No one knows that better than Robert Leiken, 47, a Central American analyst at the Carnegie Endowment for International Peace in Washington. For years he toiled anonymously on the intellectual left, pursuing liberal causes and scholarly studies. While working at a succession of jobs, including posts at some prestigious think tanks in Mexico City and Washington, Leiken produced papers on Soviet strategies in Latin America. His work, however, rarely received much public notice. In early 1984 he edited a collection of essays called Central America: Anatomy of a Conflict, which took the Reagan Administration to task for promoting confrontation rather than negotiation in Central America. It aroused notice among Democratic Congressmen who opposed Reagan's policies, but Leiken's reputation remained limited mainly to the specialized world of Latin American policy.
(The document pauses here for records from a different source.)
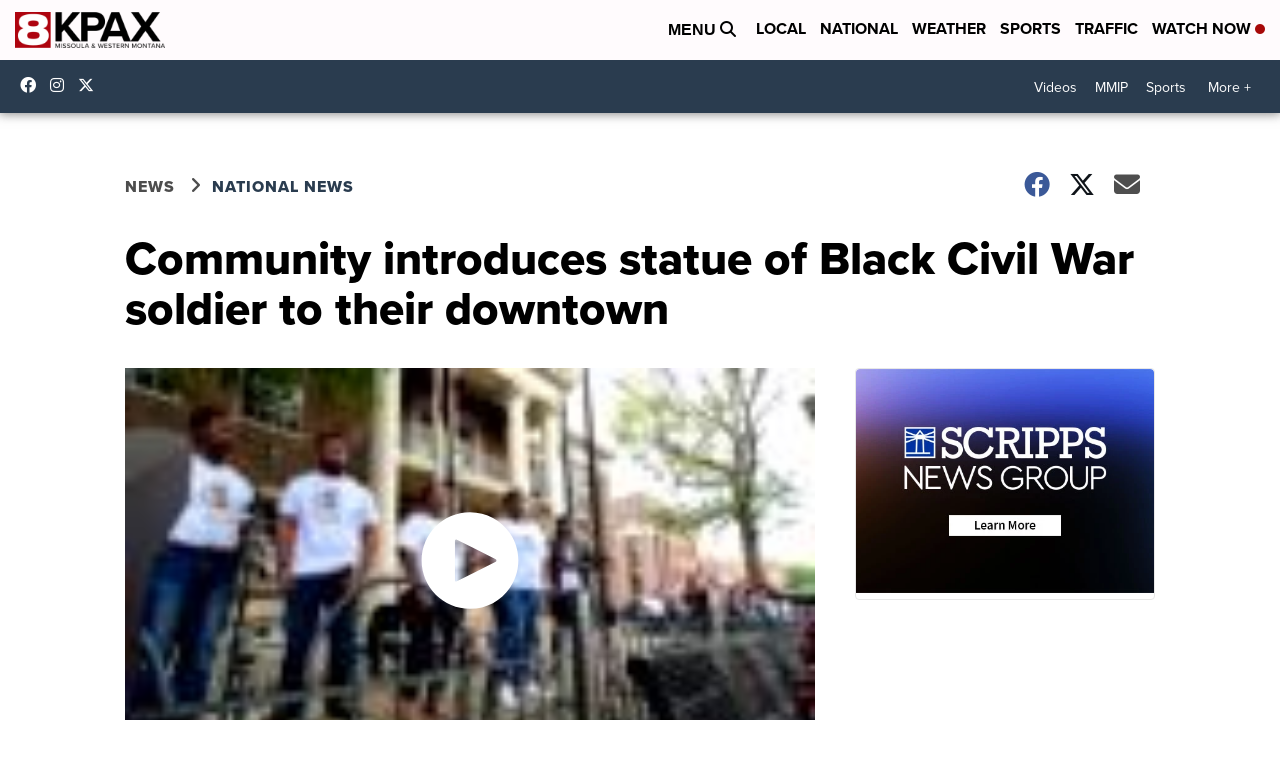

--- FILE ---
content_type: application/javascript; charset=utf-8
request_url: https://fundingchoicesmessages.google.com/f/AGSKWxWxDNpPF7IK7j835uJ2k7MV86qkh6o851_rMr4C3WCrNQpKTpsG_FoGrXQyLP5beOFh9Gf1PA-RHopkS4es7ffpShN7Uv_QtCVLEpotKkT_ziOAlZNkJJnzDwzbA6bQg8rj6f1W1LqN4n1TRM1b1NhRXcNvfa081fzxvg_vOHqOH930kYygae_KHIFV/_/popupunder.=partnerad&/ads-top._adframe_/partnerads_
body_size: -1288
content:
window['200a9cd9-e61d-4eb1-b9da-0b34a1852ebd'] = true;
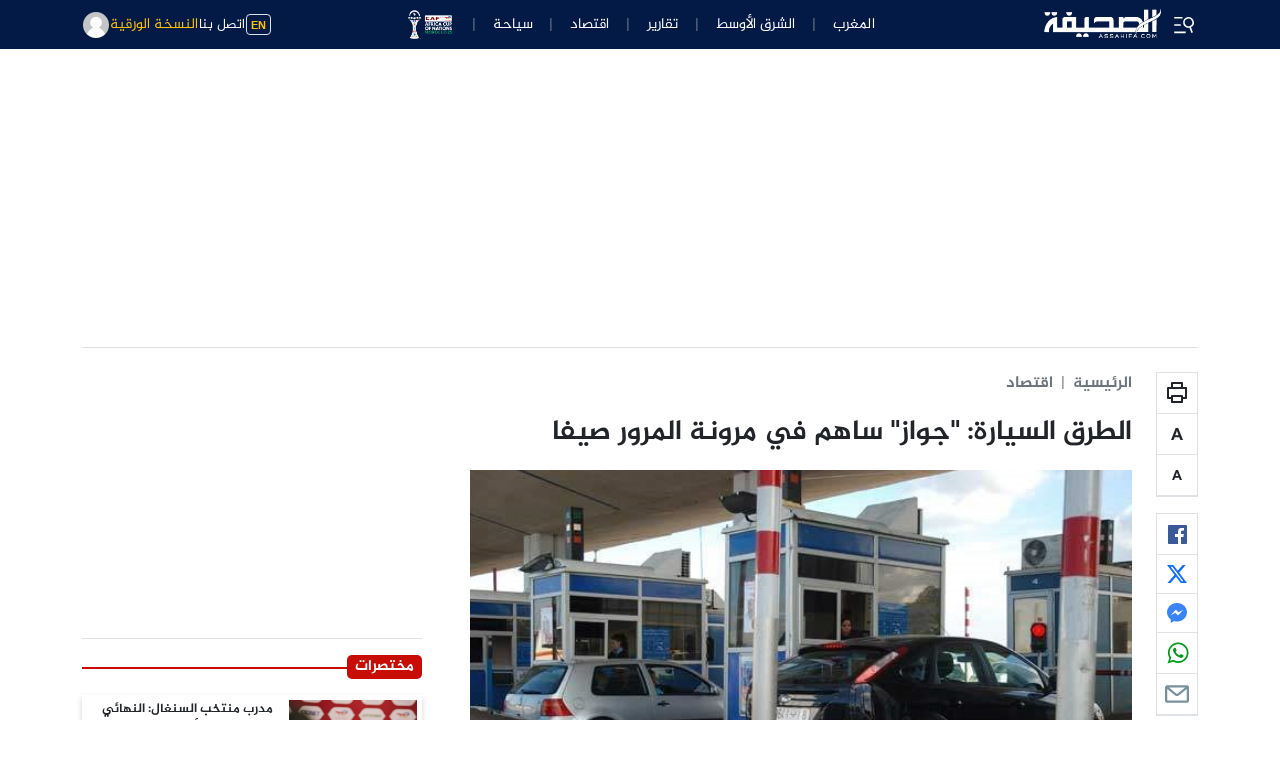

--- FILE ---
content_type: text/html; charset=utf-8
request_url: https://www.google.com/recaptcha/api2/aframe
body_size: 266
content:
<!DOCTYPE HTML><html><head><meta http-equiv="content-type" content="text/html; charset=UTF-8"></head><body><script nonce="v3zk6b4sC609oGo4g5qsvQ">/** Anti-fraud and anti-abuse applications only. See google.com/recaptcha */ try{var clients={'sodar':'https://pagead2.googlesyndication.com/pagead/sodar?'};window.addEventListener("message",function(a){try{if(a.source===window.parent){var b=JSON.parse(a.data);var c=clients[b['id']];if(c){var d=document.createElement('img');d.src=c+b['params']+'&rc='+(localStorage.getItem("rc::a")?sessionStorage.getItem("rc::b"):"");window.document.body.appendChild(d);sessionStorage.setItem("rc::e",parseInt(sessionStorage.getItem("rc::e")||0)+1);localStorage.setItem("rc::h",'1768663824245');}}}catch(b){}});window.parent.postMessage("_grecaptcha_ready", "*");}catch(b){}</script></body></html>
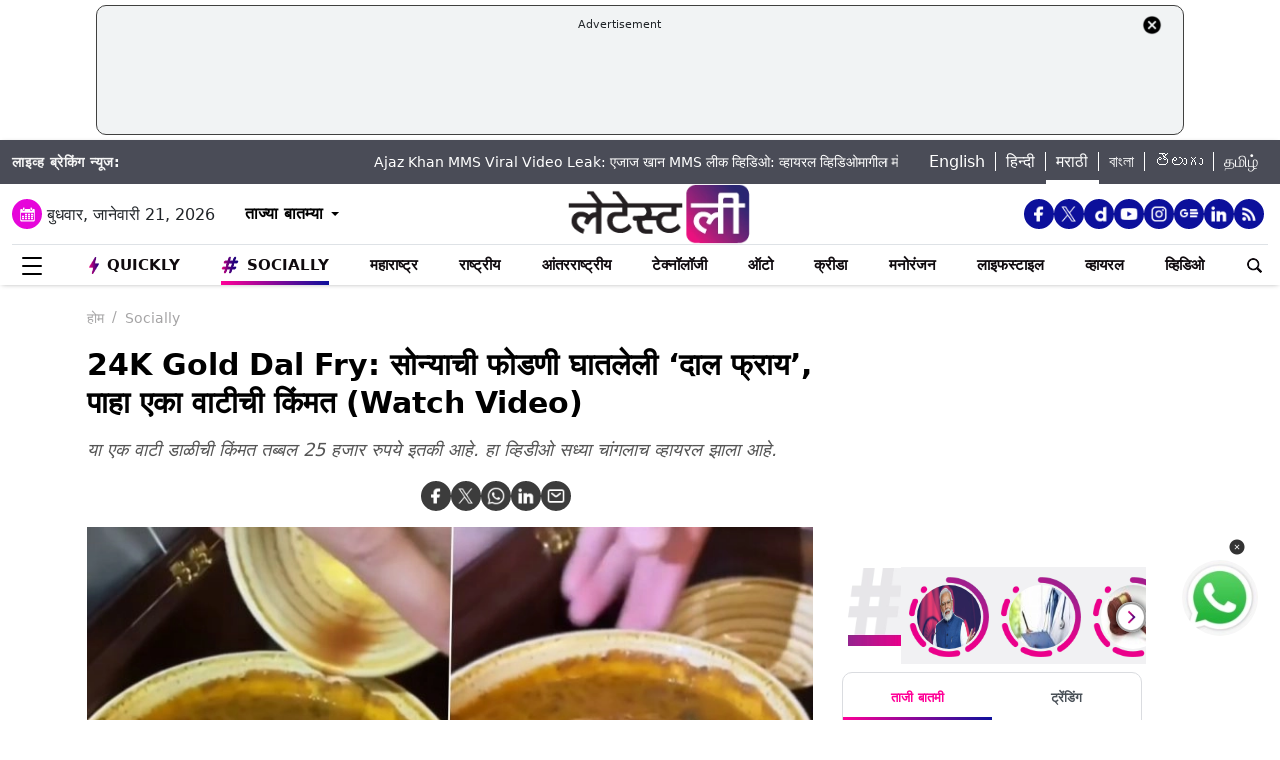

--- FILE ---
content_type: text/html; charset=utf-8
request_url: https://www.google.com/recaptcha/api2/aframe
body_size: 270
content:
<!DOCTYPE HTML><html><head><meta http-equiv="content-type" content="text/html; charset=UTF-8"></head><body><script nonce="E8SnYL9rFISW0q7RTLNJZw">/** Anti-fraud and anti-abuse applications only. See google.com/recaptcha */ try{var clients={'sodar':'https://pagead2.googlesyndication.com/pagead/sodar?'};window.addEventListener("message",function(a){try{if(a.source===window.parent){var b=JSON.parse(a.data);var c=clients[b['id']];if(c){var d=document.createElement('img');d.src=c+b['params']+'&rc='+(localStorage.getItem("rc::a")?sessionStorage.getItem("rc::b"):"");window.document.body.appendChild(d);sessionStorage.setItem("rc::e",parseInt(sessionStorage.getItem("rc::e")||0)+1);localStorage.setItem("rc::h",'1768963565540');}}}catch(b){}});window.parent.postMessage("_grecaptcha_ready", "*");}catch(b){}</script></body></html>

--- FILE ---
content_type: application/javascript; charset=utf-8
request_url: https://fundingchoicesmessages.google.com/f/AGSKWxXCzHqvovFw4Xfz2QGxkqBg4GEKQvfwU5XDflGFM9ZhrHTdE1dta6ZuY6XJ4FDAL9CQKNe01US0cpNu8qdoFpNmKx_7isYzfafJfgqbN23giipIPyI5tK9QH11VnoLh3da12mxL1PLbFVHk3EGI21TGDmYeCtJyQZrLoQuYDjRwOhK9lUG1xkHySDE=/_/iframe_ad./ad.html?-ads.gif_ad5.-ads-banner.
body_size: -1293
content:
window['e7612c1e-4272-4174-a29d-6ff0cfdd6ea7'] = true;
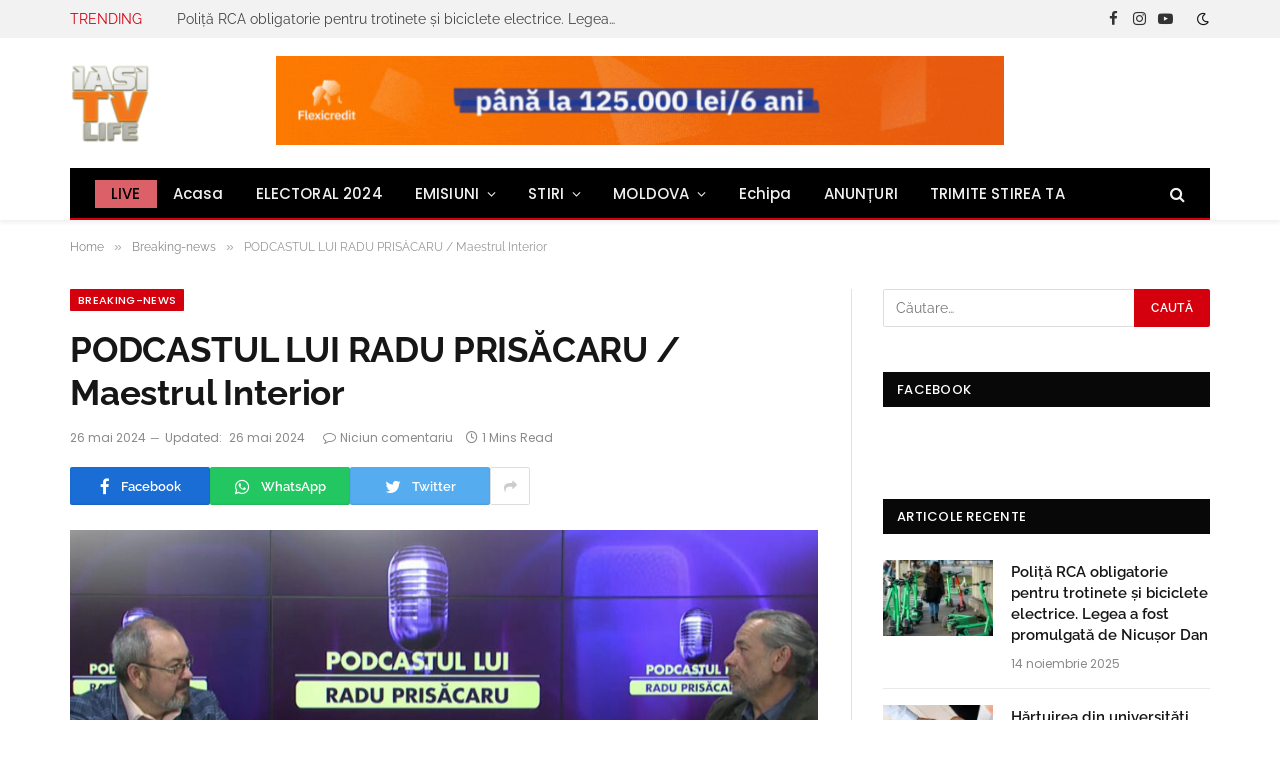

--- FILE ---
content_type: application/x-javascript
request_url: https://iasitvlife.ro/wp-content/cache/debloat/js/61d7aec5b56e4b158730764c291e435d.js
body_size: -192
content:
(function($){'use strict';document.addEventListener('DOMContentLoaded',function(){(function(d,s,id){let ays_fb_language,js,fjs=d.getElementsByTagName(s)[0];if(ays_fb_language==null){ays_fb_language='en_US'}
if(d.getElementById(id))return;js=d.createElement(s);js.id=id;js.src='https://connect.facebook.net/'+ays_fb_language.lang+'/sdk.js#xfbml=1&version=v3.0&appId=1204514392893219&autoLogAppEvents=1';fjs.parentNode.insertBefore(js,fjs)}(document,'script','facebook-jssdk'))},!1)})(jQuery)

--- FILE ---
content_type: application/x-javascript
request_url: https://iasitvlife.ro/wp-content/cache/debloat/js/277afc4bc74be031fe8d1928c9c2bacc.js
body_size: -209
content:
jQuery(window).bind('load',function(){jQuery('.fb_loader').hide()});jQuery(document).ready(function(){appid=milapfbwidgetvars.app_id;select_lng=milapfbwidgetvars.select_lng;if(select_lng==''){select_lng='en_US'}(function(d,s,id){var js,fjs=d.getElementsByTagName(s)[0];if(d.getElementById(id))
return;js=d.createElement(s);js.id=id;js.src="//connect.facebook.net/"+select_lng+"/sdk.js#xfbml=1&version=v2.5&appId="+appid;fjs.parentNode.insertBefore(js,fjs)}(document,'script','facebook-jssdk'))})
Then came the deluge. In October 1984 Leiken (rhymes with bacon) published an article in the New Republic titled "Nicaragua's Untold Stories." It was a searing indictment of the Managua regime that accused the Sandinistas of repression, corruption, political manipulation and fealty to Moscow.

The idea that a well-respected liberal analyst would launch such a strong attack on the Sandinistas caused considerable stir in Washington. Leiken's apparent conversion was seen by the entrenched left as a betrayal and by Reaganites as a vindication of their long-held views. Most important, many Democrats who had relied on Leiken's analyses began to reconsider their Sandinista sympathies. Senator Edward Kennedy had the article read into the Congressional Record. Suddenly, Leiken became as controversial as Nicaragua itself.

( Since then, Leiken has assessed the Sandinista issue in other articles, including two pieces in the New York Review of Books. After two trips this year to Nicaragua, the most recent with Democratic Congressman Les Aspin of Wisconsin, he has changed his assessment of the contras. He argues that while the rebels were initially a small mercenary force made up of supporters of ousted Dictator Anastasio Somoza Debayle, they have, as a result of widespread disenchantment with the Sandinistas, grown into a diverse army of 20,000 that is now a popularly based vanguard for a widespread and growing rebellion. Most scholars in the field reject Leiken's assessment, but he argues that popular perception of the contras in both the U.S. and the cities of Nicaragua has not yet registered this change because the rebels have failed to embrace "democratic leadership."